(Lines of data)

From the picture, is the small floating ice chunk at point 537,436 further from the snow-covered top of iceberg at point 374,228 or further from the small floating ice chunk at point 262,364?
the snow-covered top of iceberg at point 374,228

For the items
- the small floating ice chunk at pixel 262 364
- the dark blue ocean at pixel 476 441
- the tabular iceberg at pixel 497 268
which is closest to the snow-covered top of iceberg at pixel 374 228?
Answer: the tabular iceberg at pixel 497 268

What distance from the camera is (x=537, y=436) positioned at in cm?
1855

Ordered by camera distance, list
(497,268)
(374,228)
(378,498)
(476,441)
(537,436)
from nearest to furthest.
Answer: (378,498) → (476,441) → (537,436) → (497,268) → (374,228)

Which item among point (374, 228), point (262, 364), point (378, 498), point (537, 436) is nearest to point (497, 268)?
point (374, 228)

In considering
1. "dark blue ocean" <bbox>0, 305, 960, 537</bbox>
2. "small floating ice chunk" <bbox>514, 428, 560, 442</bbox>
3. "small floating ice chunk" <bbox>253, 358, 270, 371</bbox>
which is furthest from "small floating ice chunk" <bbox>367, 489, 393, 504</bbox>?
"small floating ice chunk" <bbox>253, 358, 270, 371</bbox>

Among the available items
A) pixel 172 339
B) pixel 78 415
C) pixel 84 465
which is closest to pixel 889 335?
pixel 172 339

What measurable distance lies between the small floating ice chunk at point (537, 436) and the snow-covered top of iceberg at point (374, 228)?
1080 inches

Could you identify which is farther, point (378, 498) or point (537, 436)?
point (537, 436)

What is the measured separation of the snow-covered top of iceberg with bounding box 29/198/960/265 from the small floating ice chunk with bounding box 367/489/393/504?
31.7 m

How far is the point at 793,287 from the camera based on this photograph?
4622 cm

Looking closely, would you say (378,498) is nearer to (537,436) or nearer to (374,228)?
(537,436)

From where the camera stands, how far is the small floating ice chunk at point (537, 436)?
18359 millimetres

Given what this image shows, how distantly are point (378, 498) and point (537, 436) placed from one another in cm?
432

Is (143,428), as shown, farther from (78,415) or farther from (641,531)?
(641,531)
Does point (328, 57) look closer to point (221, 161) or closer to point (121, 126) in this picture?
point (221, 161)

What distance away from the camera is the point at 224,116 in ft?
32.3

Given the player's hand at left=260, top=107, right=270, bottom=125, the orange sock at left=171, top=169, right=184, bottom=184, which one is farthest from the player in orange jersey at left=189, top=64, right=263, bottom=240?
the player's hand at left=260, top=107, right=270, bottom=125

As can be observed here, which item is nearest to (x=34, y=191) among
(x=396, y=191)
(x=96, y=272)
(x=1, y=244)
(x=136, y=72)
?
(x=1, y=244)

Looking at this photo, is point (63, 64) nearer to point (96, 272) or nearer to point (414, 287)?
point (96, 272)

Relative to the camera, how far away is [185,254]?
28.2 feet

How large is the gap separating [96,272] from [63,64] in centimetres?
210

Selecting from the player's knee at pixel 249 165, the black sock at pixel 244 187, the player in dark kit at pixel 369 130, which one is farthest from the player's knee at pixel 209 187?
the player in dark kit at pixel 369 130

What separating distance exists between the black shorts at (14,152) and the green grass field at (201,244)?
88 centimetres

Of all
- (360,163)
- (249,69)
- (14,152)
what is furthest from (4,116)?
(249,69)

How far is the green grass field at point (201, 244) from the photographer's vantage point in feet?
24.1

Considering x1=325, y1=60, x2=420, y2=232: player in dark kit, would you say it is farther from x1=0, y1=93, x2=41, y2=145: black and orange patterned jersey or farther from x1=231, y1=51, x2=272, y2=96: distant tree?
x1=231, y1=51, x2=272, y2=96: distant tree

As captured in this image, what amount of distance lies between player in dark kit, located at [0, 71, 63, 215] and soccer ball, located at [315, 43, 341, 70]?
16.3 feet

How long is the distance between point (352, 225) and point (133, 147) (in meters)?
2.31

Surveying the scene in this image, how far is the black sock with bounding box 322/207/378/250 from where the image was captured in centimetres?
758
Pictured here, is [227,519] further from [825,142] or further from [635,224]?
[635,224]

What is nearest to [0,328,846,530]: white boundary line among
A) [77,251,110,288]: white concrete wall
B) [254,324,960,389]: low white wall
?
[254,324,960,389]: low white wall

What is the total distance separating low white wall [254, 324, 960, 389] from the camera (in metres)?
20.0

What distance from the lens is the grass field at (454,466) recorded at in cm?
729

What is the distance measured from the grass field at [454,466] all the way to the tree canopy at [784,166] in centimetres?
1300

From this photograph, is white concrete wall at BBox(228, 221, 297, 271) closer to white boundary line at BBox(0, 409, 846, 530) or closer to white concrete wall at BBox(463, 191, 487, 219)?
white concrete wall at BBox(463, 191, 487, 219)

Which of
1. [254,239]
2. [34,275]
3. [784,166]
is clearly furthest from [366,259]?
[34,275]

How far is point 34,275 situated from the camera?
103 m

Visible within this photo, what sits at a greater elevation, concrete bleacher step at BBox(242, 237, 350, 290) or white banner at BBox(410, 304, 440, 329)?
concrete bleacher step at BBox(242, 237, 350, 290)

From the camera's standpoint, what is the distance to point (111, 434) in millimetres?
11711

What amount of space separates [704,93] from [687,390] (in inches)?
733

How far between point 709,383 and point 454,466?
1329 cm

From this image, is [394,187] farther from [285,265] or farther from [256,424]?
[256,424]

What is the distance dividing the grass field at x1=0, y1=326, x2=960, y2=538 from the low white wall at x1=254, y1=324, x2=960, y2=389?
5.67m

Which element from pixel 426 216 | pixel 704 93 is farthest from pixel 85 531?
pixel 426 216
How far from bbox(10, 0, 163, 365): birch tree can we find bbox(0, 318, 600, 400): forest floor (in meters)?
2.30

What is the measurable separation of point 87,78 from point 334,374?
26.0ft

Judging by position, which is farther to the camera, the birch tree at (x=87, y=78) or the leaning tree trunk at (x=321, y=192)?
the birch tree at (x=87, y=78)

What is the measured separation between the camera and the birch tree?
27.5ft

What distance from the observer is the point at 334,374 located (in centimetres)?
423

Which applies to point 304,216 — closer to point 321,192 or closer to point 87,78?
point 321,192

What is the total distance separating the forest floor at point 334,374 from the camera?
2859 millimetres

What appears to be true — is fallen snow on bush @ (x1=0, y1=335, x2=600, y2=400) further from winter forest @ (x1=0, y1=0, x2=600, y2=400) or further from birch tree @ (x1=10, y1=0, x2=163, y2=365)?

### GIVEN EXERCISE
Rewrite the items as a numbered list, dropping any blank lines. Begin at the line containing "What is the measurable" and continue through the end of the items.

### SOLUTION TO THIS EXERCISE
1. What is the measurable separation of point 87,78 from point 334,374?
2. 26.0ft
3. Judging by position, which is farther to the camera, the birch tree at (x=87, y=78) or the leaning tree trunk at (x=321, y=192)?
4. the birch tree at (x=87, y=78)
5. What is the measured separation between the camera and the birch tree?
6. 27.5ft
7. What distance from the observer is the point at 334,374 located (in centimetres)?
8. 423
9. Which applies to point 304,216 — closer to point 321,192 or closer to point 87,78?
10. point 321,192
11. What is the total distance separating the forest floor at point 334,374 from the camera?
12. 2859 millimetres
13. What appears to be true — is fallen snow on bush @ (x1=0, y1=335, x2=600, y2=400) further from winter forest @ (x1=0, y1=0, x2=600, y2=400) or further from birch tree @ (x1=10, y1=0, x2=163, y2=365)?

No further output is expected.